[PROMPT] Please reproduce the material below word for word, leaving out the pictures.

[RECORDS SUPPLIED]
==========
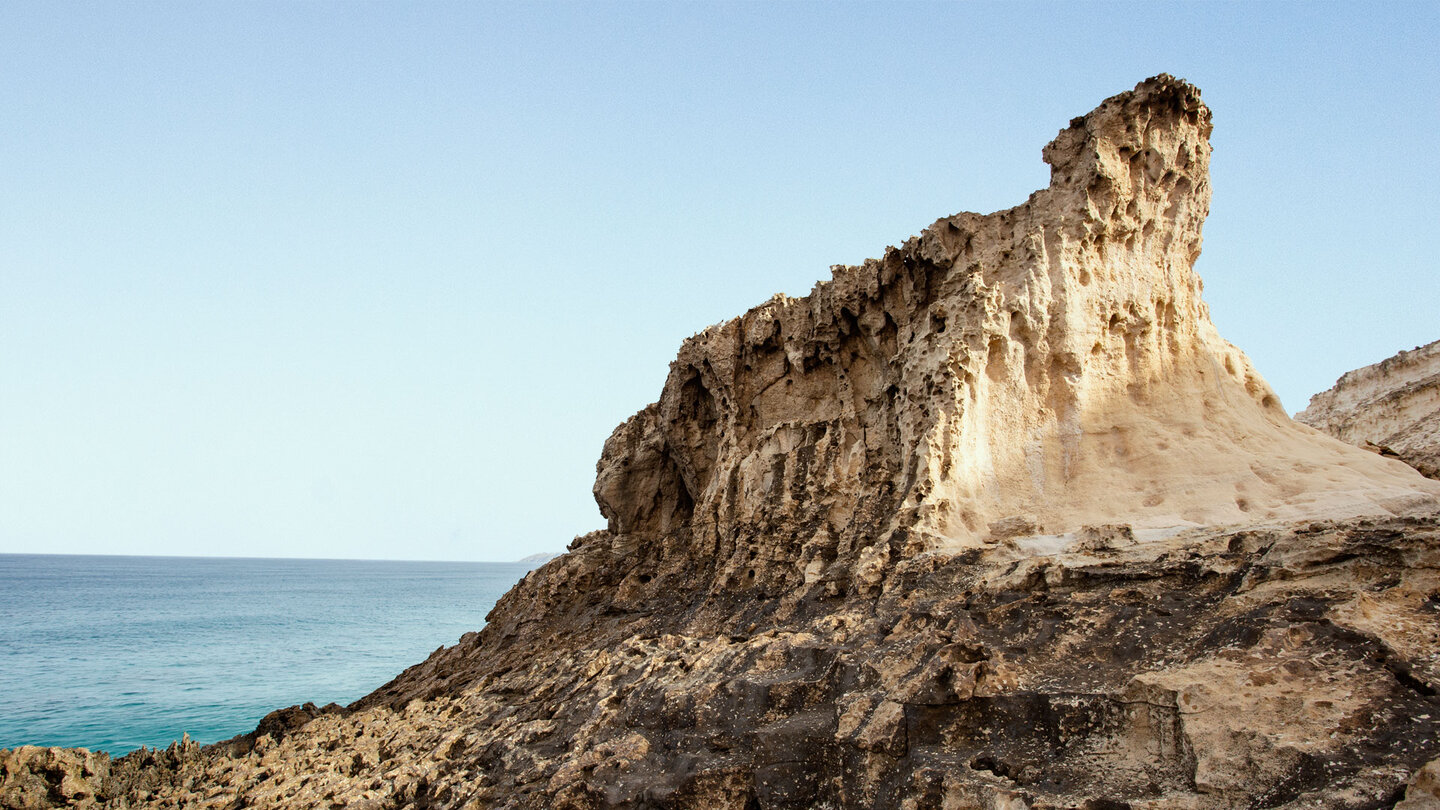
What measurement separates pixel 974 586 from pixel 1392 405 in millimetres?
23407

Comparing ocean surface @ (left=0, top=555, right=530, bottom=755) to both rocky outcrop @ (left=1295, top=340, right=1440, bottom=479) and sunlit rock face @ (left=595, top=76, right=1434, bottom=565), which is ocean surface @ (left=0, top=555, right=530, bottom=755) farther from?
rocky outcrop @ (left=1295, top=340, right=1440, bottom=479)

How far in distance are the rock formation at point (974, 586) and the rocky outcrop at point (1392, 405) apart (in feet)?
45.2

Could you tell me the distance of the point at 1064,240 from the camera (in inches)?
699

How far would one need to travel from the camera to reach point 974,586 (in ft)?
45.3

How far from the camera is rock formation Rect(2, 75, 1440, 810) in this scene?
9.61 meters

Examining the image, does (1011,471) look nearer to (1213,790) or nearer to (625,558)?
(1213,790)

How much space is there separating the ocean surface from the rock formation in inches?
581

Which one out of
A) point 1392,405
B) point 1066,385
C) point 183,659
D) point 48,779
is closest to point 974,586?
point 1066,385

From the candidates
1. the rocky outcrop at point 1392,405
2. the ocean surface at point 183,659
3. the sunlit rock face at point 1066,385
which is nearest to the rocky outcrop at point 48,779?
the ocean surface at point 183,659

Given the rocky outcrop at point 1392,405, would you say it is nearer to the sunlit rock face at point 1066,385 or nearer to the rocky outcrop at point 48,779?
the sunlit rock face at point 1066,385

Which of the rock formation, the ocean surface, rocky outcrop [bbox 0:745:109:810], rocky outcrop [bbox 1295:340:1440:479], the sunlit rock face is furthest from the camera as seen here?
the ocean surface

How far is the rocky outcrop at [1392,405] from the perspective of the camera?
27.8m

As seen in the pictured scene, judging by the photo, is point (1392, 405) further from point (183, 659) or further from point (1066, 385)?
point (183, 659)

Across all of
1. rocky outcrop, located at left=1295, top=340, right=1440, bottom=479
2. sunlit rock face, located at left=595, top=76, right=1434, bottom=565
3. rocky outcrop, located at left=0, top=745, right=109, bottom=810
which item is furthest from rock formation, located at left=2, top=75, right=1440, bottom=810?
rocky outcrop, located at left=1295, top=340, right=1440, bottom=479
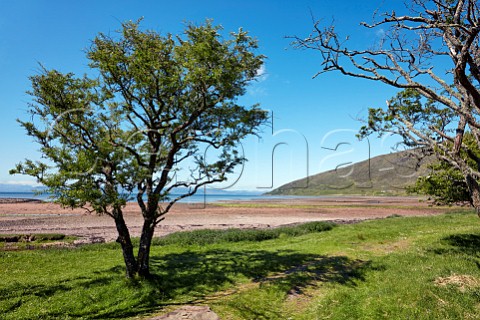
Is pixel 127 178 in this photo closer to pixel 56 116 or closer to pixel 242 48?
pixel 56 116

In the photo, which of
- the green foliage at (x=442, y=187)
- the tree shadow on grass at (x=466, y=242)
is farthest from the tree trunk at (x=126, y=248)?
the tree shadow on grass at (x=466, y=242)

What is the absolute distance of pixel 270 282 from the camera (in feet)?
53.2

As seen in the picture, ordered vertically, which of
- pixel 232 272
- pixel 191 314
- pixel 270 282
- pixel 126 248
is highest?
pixel 126 248

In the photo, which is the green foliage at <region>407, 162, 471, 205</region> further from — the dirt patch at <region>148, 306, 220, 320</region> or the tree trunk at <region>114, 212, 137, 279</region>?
the tree trunk at <region>114, 212, 137, 279</region>

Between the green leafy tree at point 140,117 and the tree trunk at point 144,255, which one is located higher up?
the green leafy tree at point 140,117

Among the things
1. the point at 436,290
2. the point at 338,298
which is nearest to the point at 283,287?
the point at 338,298

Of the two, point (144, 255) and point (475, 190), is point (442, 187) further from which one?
point (144, 255)

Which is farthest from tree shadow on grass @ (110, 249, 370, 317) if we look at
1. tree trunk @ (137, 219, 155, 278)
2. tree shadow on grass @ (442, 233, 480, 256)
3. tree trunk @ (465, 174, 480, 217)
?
tree shadow on grass @ (442, 233, 480, 256)

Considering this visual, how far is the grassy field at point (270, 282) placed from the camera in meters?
12.4

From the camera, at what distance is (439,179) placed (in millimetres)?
22016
==========
[FULL SOLUTION]
What measurement separates pixel 974 586 from pixel 1392 405 in millimetres?
23407

Comparing ocean surface @ (left=0, top=555, right=530, bottom=755) to both rocky outcrop @ (left=1295, top=340, right=1440, bottom=479) and sunlit rock face @ (left=595, top=76, right=1434, bottom=565), which is ocean surface @ (left=0, top=555, right=530, bottom=755) farther from?
rocky outcrop @ (left=1295, top=340, right=1440, bottom=479)

How far in distance are the rock formation at point (974, 586) and the rocky outcrop at point (1392, 405) apart (in feet)?
45.2

Could you tell me the distance of the point at 1064,240 from the camera (in inches)?
699

How far would one need to travel from the camera to reach point 974,586 (in ft)?
45.3

How far from the camera is rock formation Rect(2, 75, 1440, 810) in this scene?
9.61 meters

Examining the image, does (1011,471) look nearer to (1213,790) or nearer to (625,558)?
(1213,790)

How much space is there separating the ocean surface from the rock formation in inches?
581

Which one out of
A) point 1392,405
B) point 1066,385
C) point 183,659
D) point 48,779
is closest to point 974,586?
point 1066,385

From the candidates
1. the rocky outcrop at point 1392,405
2. the ocean surface at point 183,659
3. the sunlit rock face at point 1066,385
which is nearest to the rocky outcrop at point 48,779?
the ocean surface at point 183,659

Given the rocky outcrop at point 1392,405, would you say it is nearer to the sunlit rock face at point 1066,385 or nearer to the rocky outcrop at point 48,779?
the sunlit rock face at point 1066,385

Which of the rock formation, the ocean surface, rocky outcrop [bbox 0:745:109:810], rocky outcrop [bbox 1295:340:1440:479], the sunlit rock face is furthest from the camera as seen here?
the ocean surface

How far is the rocky outcrop at [1392,405] from the perspective of the camera?
27.8m

As seen in the pictured scene, judging by the photo, is point (1392, 405) further from point (183, 659) or further from point (1066, 385)?
point (183, 659)

Across all of
1. rocky outcrop, located at left=1295, top=340, right=1440, bottom=479
2. sunlit rock face, located at left=595, top=76, right=1434, bottom=565
3. rocky outcrop, located at left=0, top=745, right=109, bottom=810
which item is furthest from rock formation, located at left=2, top=75, right=1440, bottom=810?
rocky outcrop, located at left=1295, top=340, right=1440, bottom=479
Is pixel 127 178 in this photo closer to pixel 56 116 or closer to pixel 242 48?
pixel 56 116

In the photo, which of
- the green foliage at (x=442, y=187)
- the tree shadow on grass at (x=466, y=242)
is farthest from the tree trunk at (x=126, y=248)?
the tree shadow on grass at (x=466, y=242)

What is the absolute distance of pixel 270 282 from the camera (in feet)?
53.2

As seen in the picture, ordered vertically, which of
- pixel 232 272
- pixel 191 314
- pixel 270 282
- pixel 126 248
is highest?
pixel 126 248

In the photo, which is the green foliage at <region>407, 162, 471, 205</region> further from — the dirt patch at <region>148, 306, 220, 320</region> or the tree trunk at <region>114, 212, 137, 279</region>?
the tree trunk at <region>114, 212, 137, 279</region>

Between the green leafy tree at point 140,117 and the tree trunk at point 144,255, which one is located higher up?
the green leafy tree at point 140,117

Among the things
1. the point at 436,290
2. the point at 338,298
which is nearest to the point at 283,287?
the point at 338,298

Of the two, point (144, 255) and point (475, 190), is point (442, 187) further from which one?
point (144, 255)

Which is farthest from tree shadow on grass @ (110, 249, 370, 317) if we look at
1. tree trunk @ (137, 219, 155, 278)
2. tree shadow on grass @ (442, 233, 480, 256)
3. tree trunk @ (465, 174, 480, 217)
?
tree shadow on grass @ (442, 233, 480, 256)

Considering this visual, how far is the grassy field at point (270, 282) placed from the camera in meters?
12.4

From the camera, at what distance is (439,179) placed (in millimetres)?
22016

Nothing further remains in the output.